Whilst he could see that taxation, meaning estate duty and increased income tax, was primarily responsible for this ‘impending catastrophe’, Gowers thought that problems in recruiting staff could prove almost as decisive:

 

A secondary factor is the growing difficulty of getting, and the expense of paying, the necessary staff, both indoor and outdoor. In the heyday of these houses wages were low and service at the big house, around which the whole social life of the neighbourhood revolved, was much sought after. Those conditions have disappeared. There is not now the labour available for domestic service; there is not the desire to do it; and there is not the money to pay for it.

Provided information
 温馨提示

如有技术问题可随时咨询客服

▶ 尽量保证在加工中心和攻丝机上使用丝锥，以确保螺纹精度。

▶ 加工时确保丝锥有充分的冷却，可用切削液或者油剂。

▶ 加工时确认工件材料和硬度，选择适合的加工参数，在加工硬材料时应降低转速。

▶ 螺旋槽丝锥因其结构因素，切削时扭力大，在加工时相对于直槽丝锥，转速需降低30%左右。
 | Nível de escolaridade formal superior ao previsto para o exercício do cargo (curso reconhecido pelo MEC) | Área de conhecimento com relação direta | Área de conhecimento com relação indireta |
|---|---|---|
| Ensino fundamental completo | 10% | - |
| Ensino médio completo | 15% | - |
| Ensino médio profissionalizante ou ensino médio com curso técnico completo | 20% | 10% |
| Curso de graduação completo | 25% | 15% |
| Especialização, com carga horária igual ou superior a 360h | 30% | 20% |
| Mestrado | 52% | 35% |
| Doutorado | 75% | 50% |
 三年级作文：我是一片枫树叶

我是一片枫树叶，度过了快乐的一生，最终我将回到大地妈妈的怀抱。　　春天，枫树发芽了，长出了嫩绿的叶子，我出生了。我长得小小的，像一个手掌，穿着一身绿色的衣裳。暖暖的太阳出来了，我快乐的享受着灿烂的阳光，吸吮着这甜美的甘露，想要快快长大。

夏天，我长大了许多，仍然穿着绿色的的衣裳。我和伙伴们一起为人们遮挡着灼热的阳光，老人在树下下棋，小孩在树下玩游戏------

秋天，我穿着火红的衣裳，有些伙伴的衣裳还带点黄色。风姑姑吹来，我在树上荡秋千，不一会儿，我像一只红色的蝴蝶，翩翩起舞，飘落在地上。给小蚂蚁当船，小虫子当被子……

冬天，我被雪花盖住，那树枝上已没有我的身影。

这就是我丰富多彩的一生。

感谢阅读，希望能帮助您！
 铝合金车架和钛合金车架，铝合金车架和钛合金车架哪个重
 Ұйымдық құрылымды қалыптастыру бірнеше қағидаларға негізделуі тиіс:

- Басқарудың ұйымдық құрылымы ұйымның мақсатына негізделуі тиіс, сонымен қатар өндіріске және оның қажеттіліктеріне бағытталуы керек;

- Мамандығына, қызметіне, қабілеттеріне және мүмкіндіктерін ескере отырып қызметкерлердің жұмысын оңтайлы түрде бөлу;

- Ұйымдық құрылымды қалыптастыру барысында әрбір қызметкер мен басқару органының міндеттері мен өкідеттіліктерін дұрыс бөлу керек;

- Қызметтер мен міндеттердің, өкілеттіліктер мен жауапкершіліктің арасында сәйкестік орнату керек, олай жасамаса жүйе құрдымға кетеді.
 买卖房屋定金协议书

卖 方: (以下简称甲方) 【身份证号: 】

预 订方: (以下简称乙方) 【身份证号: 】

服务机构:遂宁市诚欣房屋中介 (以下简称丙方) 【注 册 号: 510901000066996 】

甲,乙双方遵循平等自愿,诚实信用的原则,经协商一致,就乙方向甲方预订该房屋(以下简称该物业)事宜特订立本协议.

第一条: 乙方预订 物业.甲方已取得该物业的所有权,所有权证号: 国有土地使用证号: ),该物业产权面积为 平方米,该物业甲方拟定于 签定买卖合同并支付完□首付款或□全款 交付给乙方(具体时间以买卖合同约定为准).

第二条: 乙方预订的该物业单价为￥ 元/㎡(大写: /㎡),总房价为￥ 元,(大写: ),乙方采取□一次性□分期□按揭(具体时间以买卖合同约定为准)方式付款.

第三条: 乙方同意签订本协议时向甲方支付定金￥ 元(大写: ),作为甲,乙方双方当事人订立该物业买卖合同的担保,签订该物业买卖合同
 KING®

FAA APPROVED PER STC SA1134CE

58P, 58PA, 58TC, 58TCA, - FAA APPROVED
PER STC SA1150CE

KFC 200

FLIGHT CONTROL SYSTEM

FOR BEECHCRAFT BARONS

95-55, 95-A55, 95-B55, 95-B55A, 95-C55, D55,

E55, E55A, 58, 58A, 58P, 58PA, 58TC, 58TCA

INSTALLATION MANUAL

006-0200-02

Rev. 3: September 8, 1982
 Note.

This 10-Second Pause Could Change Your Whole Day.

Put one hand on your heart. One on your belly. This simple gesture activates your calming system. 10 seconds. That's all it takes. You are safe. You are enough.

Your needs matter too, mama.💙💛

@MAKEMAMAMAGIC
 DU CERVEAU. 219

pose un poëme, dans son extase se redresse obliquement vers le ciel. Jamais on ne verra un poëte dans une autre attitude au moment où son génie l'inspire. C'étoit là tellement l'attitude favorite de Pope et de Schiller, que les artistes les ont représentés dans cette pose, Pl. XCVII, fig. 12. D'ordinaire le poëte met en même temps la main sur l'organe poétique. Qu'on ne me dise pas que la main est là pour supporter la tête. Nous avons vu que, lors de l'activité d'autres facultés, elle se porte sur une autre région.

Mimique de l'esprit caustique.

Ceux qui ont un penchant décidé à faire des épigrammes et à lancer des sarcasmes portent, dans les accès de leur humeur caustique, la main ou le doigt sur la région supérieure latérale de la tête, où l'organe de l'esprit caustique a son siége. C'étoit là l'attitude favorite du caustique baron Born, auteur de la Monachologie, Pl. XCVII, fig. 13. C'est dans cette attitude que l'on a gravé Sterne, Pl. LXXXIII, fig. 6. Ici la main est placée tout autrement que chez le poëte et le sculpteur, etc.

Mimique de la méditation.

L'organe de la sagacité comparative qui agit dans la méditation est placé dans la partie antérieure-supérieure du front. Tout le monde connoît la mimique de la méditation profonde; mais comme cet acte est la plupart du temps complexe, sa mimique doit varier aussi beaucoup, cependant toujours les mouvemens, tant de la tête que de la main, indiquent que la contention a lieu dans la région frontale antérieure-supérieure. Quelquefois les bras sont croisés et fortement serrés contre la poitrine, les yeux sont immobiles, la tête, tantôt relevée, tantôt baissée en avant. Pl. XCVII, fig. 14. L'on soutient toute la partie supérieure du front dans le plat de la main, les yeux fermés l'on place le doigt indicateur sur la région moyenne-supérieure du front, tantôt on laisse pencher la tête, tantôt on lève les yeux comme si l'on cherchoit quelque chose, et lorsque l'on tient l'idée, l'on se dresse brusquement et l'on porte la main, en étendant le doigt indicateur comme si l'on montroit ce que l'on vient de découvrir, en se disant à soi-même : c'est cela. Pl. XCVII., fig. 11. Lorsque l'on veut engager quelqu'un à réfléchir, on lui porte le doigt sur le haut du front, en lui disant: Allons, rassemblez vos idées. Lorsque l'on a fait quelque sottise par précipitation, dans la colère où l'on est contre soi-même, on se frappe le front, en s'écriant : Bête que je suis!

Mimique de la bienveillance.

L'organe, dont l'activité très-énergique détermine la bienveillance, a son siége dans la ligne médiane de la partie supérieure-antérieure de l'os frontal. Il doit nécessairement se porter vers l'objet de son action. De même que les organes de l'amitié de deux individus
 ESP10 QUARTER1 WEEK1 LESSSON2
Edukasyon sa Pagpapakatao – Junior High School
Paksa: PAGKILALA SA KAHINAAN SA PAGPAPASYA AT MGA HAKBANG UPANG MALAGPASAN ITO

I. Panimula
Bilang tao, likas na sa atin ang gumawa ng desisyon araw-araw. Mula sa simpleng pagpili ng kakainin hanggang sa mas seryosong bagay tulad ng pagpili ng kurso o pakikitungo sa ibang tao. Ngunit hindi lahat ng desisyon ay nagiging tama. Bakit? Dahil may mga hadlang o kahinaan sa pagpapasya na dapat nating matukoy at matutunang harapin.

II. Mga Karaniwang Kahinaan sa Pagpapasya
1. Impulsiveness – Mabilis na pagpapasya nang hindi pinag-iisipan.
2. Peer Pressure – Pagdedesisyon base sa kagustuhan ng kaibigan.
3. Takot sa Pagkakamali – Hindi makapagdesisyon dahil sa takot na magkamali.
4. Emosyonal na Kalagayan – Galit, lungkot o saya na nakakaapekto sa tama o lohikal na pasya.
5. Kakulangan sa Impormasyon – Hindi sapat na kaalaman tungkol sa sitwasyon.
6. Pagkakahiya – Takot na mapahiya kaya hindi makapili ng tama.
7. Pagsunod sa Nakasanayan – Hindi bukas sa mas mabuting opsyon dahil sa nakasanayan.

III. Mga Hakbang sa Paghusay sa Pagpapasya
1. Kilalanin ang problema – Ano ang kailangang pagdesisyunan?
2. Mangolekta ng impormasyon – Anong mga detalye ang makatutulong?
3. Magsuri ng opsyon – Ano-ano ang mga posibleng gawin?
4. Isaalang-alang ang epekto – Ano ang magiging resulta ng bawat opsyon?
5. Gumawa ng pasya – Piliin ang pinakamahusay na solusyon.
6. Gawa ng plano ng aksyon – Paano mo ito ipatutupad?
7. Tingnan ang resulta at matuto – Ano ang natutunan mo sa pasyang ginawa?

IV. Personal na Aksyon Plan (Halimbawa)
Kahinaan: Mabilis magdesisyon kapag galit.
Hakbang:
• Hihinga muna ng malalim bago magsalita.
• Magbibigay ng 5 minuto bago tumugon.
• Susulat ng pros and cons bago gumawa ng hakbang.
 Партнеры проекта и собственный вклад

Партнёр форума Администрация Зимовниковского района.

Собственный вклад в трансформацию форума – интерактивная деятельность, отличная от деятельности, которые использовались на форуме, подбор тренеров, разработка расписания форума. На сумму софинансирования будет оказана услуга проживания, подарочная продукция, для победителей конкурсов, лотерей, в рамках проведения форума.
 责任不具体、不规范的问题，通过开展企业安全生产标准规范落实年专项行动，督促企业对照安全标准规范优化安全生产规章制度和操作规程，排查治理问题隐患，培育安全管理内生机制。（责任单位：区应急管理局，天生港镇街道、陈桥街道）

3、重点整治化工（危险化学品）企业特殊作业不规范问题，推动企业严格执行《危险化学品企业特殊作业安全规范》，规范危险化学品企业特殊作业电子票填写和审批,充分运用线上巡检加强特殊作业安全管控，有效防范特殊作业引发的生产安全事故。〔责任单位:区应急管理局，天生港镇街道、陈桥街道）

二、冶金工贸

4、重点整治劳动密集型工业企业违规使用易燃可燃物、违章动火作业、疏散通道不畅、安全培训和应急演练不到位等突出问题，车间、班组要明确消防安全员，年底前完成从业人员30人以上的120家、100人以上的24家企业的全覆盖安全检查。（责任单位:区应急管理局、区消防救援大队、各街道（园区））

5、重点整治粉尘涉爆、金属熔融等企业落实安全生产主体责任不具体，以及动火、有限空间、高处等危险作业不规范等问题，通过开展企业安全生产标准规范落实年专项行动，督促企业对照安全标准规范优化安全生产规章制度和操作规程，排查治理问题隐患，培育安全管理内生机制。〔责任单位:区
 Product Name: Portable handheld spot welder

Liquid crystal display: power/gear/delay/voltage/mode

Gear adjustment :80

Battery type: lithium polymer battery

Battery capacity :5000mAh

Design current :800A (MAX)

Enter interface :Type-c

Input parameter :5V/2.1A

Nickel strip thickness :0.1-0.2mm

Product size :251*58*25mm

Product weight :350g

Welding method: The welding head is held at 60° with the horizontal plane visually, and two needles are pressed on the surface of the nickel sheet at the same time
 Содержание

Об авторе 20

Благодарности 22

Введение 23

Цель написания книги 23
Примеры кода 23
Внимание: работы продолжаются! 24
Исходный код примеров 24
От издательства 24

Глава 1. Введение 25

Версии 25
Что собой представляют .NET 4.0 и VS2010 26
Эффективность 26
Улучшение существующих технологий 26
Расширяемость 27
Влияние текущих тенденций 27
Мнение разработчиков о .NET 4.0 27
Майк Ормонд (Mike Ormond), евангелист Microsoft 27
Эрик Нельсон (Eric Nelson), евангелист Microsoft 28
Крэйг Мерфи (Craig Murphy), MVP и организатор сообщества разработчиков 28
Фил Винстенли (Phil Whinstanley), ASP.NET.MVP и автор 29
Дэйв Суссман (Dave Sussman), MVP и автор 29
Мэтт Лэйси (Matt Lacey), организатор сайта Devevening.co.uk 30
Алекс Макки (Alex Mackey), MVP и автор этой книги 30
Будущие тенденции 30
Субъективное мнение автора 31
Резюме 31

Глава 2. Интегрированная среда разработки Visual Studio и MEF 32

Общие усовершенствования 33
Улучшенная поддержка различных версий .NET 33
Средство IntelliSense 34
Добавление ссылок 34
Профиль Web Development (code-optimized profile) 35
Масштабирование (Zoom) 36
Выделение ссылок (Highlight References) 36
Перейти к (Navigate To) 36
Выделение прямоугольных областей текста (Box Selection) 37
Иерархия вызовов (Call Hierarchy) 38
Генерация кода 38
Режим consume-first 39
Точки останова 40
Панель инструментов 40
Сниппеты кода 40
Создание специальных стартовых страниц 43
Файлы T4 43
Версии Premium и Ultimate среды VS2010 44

Instructions to follow
Answer these questions about the passage on Gowers and household staff:
(a) What did Gowers see as primarily responsible for the "impending catastrophe"?
(b) What were wages like in the heyday of these houses?
(c) What three things does the passage say there is not now?

Reply
(a) Taxation, meaning estate duty and increased income tax.
(b) Wages were low.
(c) The labour available for domestic service, the desire to do it, and the money to pay for it.